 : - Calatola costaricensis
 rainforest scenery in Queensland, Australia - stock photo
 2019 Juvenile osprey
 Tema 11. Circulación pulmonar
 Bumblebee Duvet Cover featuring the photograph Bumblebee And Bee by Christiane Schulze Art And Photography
==
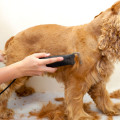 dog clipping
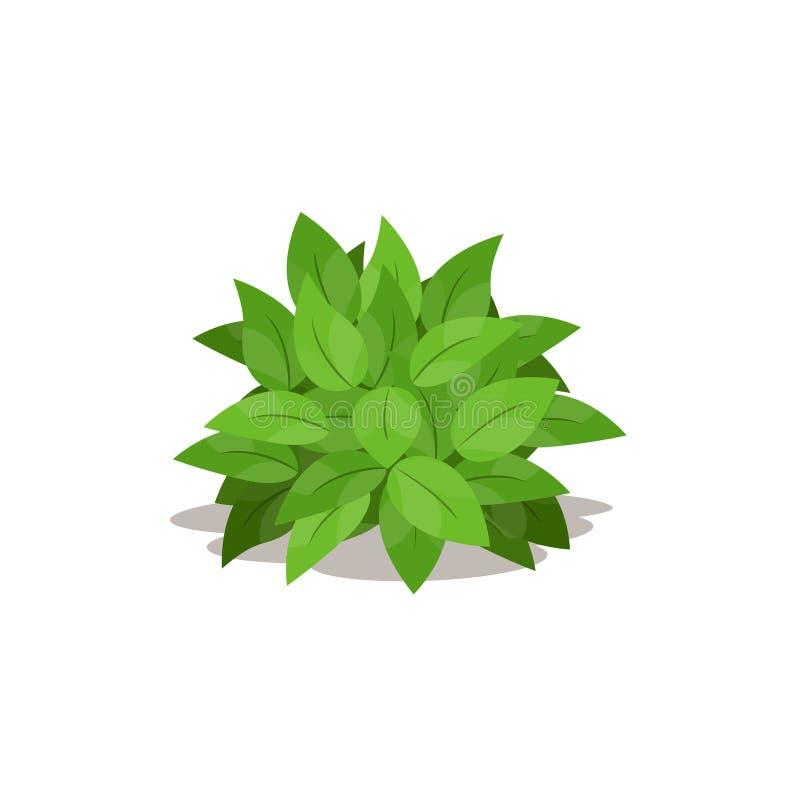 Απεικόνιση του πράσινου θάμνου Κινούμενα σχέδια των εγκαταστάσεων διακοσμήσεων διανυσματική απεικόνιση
---
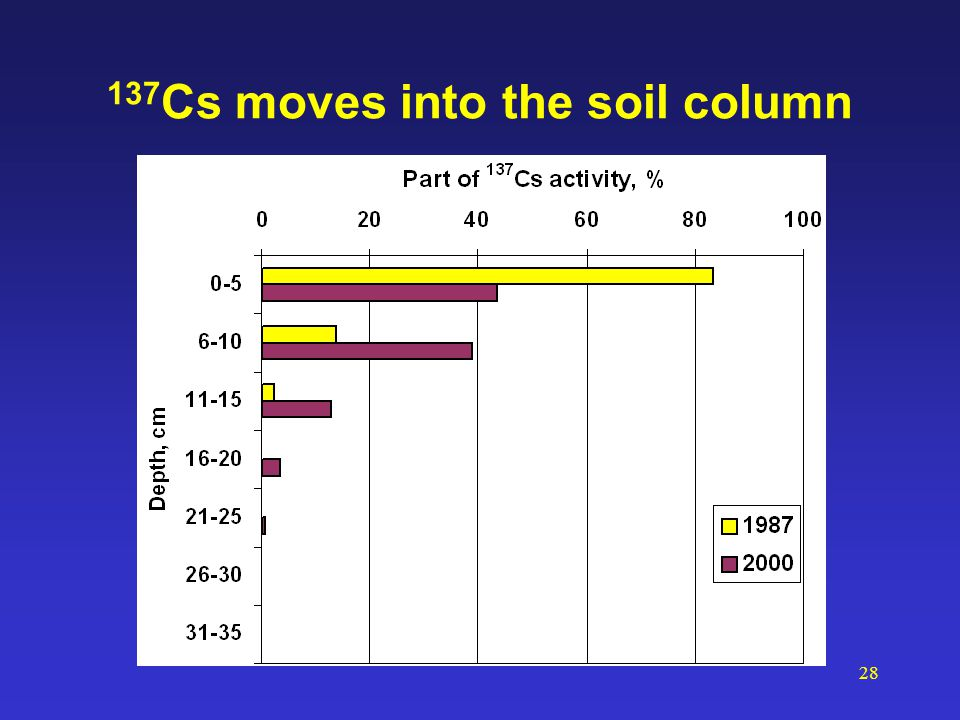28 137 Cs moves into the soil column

**Your objective:** Your answer should consist of the lines from the line with "rainforest scenery in" to the line with "Bumblebee Duvet Cover" above, repeated exactly, both ends included.

**Exercise output:**
 rainforest scenery in Queensland, Australia - stock photo
 2019 Juvenile osprey
 Tema 11. Circulación pulmonar
 Bumblebee Duvet Cover featuring the photograph Bumblebee And Bee by Christiane Schulze Art And Photography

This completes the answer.